• EXERCISE DATA:
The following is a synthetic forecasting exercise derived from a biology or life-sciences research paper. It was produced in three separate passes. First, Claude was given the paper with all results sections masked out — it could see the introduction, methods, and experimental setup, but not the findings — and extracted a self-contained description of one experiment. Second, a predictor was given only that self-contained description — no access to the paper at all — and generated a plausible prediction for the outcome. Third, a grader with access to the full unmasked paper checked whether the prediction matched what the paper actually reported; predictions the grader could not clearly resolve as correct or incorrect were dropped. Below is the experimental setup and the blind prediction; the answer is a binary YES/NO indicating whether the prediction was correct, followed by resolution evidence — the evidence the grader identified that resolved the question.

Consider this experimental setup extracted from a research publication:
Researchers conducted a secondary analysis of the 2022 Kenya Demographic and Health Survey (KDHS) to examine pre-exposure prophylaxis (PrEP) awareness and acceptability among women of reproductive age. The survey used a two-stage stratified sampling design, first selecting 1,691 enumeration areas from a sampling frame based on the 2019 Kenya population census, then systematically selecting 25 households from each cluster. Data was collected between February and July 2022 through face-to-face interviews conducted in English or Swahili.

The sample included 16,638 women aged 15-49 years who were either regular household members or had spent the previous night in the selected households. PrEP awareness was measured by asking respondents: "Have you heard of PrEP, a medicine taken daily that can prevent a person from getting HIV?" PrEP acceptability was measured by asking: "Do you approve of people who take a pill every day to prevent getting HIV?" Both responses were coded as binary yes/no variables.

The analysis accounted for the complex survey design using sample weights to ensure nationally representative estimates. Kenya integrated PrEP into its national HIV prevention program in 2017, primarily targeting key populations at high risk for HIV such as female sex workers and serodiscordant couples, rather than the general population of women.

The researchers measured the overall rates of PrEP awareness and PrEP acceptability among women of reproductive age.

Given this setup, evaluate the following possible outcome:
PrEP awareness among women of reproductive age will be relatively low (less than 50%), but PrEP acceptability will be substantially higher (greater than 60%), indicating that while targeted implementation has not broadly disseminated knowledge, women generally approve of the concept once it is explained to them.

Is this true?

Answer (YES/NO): YES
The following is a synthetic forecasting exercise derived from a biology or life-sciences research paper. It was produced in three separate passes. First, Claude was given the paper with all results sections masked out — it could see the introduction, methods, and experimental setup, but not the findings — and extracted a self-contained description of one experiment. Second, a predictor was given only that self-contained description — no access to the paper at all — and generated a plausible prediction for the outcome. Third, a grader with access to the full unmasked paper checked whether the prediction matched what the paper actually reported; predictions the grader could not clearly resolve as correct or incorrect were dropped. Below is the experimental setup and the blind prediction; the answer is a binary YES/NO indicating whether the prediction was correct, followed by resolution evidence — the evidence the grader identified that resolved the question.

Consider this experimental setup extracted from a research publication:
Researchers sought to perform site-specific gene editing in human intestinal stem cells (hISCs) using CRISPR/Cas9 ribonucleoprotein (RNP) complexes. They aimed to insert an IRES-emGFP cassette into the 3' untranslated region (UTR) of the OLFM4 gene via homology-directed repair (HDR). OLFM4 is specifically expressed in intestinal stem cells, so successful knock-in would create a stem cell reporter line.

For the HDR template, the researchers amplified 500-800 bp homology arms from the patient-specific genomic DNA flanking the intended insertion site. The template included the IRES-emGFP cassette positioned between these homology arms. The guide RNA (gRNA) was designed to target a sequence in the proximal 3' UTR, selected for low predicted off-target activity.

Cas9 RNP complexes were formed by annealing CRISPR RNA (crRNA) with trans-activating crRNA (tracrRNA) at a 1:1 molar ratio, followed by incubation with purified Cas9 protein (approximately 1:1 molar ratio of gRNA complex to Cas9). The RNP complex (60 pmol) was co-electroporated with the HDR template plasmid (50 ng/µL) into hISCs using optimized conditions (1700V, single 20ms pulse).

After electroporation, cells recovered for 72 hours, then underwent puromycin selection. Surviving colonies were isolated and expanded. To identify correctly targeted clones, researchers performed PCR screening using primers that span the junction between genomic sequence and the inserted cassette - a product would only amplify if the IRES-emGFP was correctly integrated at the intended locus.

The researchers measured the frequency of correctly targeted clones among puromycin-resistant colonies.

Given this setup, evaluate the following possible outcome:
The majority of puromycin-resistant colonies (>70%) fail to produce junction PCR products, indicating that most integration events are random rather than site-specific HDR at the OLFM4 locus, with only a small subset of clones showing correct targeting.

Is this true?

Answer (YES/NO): NO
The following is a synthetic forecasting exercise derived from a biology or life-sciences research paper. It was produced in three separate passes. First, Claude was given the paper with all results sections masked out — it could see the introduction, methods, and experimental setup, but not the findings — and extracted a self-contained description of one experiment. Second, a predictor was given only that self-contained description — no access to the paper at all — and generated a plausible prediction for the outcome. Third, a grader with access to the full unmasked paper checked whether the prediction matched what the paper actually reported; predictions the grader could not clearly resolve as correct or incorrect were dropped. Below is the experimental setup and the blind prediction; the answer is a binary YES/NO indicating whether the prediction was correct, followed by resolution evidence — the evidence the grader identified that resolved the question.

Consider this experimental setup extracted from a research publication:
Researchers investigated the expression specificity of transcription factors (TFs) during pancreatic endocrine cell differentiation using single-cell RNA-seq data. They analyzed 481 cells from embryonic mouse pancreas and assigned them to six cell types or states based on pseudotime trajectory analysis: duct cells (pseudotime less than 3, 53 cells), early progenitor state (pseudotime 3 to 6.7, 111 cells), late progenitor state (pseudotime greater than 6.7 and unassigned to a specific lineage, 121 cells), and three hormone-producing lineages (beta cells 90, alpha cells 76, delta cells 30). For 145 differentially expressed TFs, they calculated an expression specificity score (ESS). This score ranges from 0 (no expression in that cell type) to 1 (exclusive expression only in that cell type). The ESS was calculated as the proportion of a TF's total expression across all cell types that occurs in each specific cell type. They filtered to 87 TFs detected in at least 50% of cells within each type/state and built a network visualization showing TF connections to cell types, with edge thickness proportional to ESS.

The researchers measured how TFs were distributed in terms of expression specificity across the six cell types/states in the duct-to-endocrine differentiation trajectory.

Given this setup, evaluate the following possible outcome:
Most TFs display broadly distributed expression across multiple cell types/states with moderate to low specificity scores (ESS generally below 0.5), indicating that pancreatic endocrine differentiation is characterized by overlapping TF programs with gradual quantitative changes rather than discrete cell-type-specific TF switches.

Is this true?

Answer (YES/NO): NO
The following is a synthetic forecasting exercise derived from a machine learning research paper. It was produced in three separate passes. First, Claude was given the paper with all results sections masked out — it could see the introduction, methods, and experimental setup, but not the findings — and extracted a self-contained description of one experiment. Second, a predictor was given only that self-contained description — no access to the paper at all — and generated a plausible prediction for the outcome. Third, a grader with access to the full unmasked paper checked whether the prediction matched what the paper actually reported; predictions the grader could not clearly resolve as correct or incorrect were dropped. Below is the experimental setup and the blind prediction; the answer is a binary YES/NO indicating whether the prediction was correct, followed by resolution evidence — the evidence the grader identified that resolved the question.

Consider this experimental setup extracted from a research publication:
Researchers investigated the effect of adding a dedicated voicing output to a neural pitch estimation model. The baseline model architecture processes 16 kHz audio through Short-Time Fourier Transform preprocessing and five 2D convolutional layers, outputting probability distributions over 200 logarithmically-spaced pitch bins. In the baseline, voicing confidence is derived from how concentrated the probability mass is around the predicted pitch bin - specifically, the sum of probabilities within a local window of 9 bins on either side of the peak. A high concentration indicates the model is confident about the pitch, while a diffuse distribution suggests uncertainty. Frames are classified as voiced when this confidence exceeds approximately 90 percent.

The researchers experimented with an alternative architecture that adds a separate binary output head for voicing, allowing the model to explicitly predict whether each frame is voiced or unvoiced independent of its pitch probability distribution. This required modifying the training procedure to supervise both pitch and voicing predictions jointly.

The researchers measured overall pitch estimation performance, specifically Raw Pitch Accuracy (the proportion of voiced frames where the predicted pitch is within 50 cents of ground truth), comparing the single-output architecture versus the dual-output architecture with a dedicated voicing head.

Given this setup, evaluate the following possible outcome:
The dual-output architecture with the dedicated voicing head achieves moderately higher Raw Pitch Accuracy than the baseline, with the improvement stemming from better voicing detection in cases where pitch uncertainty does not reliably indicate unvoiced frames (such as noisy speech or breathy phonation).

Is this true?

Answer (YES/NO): NO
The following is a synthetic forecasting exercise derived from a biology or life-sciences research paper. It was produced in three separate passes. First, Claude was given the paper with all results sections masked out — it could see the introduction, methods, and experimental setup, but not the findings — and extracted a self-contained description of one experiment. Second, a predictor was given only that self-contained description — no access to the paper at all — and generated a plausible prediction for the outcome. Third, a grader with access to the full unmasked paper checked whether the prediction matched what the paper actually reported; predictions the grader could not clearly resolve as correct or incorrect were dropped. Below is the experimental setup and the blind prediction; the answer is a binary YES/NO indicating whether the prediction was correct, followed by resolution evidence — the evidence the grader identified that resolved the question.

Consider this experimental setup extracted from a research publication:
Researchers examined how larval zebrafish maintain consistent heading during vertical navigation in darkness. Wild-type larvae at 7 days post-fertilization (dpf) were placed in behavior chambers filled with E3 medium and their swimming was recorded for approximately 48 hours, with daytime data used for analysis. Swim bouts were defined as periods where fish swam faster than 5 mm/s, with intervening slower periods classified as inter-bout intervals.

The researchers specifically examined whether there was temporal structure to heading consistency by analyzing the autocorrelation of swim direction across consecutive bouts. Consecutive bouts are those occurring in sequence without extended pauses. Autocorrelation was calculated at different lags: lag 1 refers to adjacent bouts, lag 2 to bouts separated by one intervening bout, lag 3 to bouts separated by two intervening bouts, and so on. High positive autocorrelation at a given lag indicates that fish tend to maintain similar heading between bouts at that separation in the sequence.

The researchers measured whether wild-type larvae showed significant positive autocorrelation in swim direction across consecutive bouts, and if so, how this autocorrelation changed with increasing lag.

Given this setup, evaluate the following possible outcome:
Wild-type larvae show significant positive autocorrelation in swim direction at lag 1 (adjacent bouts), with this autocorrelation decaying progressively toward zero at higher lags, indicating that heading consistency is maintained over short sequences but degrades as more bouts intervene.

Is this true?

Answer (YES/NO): YES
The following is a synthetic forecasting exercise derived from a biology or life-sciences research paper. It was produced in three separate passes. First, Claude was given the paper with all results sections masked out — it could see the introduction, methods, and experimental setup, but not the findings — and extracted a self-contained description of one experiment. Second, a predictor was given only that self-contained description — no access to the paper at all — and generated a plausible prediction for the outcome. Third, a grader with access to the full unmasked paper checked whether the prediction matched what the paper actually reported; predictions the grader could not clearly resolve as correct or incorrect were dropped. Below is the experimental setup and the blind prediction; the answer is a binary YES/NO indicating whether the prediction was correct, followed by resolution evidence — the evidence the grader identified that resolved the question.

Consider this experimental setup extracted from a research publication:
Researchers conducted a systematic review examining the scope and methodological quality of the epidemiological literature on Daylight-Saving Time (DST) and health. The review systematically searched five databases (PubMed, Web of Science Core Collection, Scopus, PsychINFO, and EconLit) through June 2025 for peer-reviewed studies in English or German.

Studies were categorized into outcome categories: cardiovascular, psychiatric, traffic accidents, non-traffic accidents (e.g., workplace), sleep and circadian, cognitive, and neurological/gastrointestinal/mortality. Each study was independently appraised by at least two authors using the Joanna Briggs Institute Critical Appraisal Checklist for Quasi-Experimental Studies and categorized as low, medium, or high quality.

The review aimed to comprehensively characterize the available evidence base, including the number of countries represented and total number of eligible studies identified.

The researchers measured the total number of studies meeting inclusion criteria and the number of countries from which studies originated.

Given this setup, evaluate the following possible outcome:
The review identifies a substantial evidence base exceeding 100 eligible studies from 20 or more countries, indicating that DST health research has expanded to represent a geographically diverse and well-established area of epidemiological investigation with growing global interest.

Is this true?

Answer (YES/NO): YES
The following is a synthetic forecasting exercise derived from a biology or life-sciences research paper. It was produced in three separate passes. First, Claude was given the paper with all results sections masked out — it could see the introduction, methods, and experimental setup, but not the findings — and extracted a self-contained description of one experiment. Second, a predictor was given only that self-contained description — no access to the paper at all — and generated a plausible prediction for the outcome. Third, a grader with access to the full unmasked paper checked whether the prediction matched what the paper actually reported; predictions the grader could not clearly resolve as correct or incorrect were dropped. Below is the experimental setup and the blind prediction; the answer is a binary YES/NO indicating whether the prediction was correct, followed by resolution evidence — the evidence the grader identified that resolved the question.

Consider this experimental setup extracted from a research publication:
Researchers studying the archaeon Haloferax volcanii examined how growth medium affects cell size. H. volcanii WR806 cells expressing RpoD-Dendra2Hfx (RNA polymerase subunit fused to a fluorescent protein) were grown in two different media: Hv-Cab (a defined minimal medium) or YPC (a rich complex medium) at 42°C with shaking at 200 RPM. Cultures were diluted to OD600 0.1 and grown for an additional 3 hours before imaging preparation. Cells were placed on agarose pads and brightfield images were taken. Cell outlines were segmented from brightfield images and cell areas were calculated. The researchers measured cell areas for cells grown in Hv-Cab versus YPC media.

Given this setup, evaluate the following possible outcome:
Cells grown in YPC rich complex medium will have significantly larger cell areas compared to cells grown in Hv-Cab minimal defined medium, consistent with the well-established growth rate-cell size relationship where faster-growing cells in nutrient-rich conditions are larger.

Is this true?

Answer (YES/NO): YES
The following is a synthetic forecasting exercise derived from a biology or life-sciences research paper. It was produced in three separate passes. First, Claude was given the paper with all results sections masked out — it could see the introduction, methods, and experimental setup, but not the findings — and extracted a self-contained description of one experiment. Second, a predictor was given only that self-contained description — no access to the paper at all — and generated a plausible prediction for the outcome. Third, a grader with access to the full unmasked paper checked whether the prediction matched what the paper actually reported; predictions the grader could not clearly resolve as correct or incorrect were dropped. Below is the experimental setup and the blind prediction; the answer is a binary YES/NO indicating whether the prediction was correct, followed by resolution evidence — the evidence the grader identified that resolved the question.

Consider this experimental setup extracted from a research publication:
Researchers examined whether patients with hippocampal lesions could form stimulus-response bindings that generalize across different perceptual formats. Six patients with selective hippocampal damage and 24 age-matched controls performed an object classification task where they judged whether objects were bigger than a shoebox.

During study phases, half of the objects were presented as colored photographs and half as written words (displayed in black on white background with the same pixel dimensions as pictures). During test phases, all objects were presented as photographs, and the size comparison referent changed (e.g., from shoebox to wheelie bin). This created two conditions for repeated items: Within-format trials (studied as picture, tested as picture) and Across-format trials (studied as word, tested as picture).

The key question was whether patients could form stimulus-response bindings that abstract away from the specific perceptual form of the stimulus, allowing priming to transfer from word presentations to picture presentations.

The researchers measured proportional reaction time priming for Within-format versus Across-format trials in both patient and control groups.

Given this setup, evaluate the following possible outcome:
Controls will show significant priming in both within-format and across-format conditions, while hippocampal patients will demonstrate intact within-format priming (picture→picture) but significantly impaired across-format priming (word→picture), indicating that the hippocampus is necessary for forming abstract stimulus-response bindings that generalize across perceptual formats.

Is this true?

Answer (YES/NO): NO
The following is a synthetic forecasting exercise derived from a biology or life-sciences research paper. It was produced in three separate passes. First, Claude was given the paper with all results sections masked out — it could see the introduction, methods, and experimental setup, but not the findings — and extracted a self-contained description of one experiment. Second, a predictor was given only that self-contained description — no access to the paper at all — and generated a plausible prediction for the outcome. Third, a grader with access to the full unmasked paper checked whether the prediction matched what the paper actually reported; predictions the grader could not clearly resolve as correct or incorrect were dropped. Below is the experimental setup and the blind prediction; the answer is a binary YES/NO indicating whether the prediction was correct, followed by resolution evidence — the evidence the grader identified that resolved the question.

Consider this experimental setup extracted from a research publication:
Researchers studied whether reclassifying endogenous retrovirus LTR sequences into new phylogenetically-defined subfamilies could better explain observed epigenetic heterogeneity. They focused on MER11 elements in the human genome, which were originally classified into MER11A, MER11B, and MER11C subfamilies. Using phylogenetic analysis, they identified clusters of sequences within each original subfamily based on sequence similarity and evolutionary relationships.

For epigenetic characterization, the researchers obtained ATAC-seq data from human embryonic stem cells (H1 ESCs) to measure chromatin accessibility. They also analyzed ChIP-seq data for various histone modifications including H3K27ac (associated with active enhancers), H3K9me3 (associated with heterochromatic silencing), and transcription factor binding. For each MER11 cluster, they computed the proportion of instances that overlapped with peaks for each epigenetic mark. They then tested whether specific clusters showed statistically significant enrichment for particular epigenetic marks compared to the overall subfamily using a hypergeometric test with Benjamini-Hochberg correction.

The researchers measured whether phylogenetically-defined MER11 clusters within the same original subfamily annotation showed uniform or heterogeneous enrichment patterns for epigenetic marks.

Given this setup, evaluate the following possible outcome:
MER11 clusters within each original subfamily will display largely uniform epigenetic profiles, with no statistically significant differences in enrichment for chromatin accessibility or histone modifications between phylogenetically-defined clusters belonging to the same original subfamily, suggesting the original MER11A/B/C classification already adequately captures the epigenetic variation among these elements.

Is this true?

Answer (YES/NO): NO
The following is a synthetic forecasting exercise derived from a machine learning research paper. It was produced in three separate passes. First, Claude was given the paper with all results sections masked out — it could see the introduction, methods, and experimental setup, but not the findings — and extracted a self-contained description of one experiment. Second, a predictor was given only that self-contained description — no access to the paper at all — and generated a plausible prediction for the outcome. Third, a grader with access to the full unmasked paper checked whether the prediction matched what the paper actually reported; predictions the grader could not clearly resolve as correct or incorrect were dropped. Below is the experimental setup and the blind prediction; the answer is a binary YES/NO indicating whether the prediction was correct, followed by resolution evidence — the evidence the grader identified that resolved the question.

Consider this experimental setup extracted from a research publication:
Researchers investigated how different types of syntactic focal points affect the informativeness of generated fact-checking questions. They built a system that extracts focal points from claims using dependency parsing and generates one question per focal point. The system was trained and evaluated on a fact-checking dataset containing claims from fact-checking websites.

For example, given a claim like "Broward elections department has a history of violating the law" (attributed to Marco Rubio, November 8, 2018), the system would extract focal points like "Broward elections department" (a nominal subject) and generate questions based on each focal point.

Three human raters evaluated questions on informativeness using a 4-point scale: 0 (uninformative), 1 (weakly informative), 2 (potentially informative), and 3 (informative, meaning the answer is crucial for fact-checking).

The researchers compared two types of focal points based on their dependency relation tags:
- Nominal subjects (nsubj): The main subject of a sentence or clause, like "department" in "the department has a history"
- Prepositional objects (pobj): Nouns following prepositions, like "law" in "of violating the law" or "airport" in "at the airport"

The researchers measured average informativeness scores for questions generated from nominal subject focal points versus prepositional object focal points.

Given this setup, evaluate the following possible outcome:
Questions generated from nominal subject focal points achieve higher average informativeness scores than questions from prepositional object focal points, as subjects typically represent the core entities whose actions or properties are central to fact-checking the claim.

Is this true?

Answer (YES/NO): NO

• EXERCISE DESCRIPTION: Set every line down again exactly. Begin with the first line of the entries and finish with the line containing "Researchers conducted a secondary".

• SOLUTION TO THIS PROBLEM:
The following is a synthetic forecasting exercise derived from a biology or life-sciences research paper. It was produced in three separate passes. First, Claude was given the paper with all results sections masked out — it could see the introduction, methods, and experimental setup, but not the findings — and extracted a self-contained description of one experiment. Second, a predictor was given only that self-contained description — no access to the paper at all — and generated a plausible prediction for the outcome. Third, a grader with access to the full unmasked paper checked whether the prediction matched what the paper actually reported; predictions the grader could not clearly resolve as correct or incorrect were dropped. Below is the experimental setup and the blind prediction; the answer is a binary YES/NO indicating whether the prediction was correct, followed by resolution evidence — the evidence the grader identified that resolved the question.

Consider this experimental setup extracted from a research publication:
Researchers conducted a secondary analysis of the 2022 Kenya Demographic and Health Survey (KDHS) to examine pre-exposure prophylaxis (PrEP) awareness and acceptability among women of reproductive age. The survey used a two-stage stratified sampling design, first selecting 1,691 enumeration areas from a sampling frame based on the 2019 Kenya population census, then systematically selecting 25 households from each cluster. Data was collected between February and July 2022 through face-to-face interviews conducted in English or Swahili.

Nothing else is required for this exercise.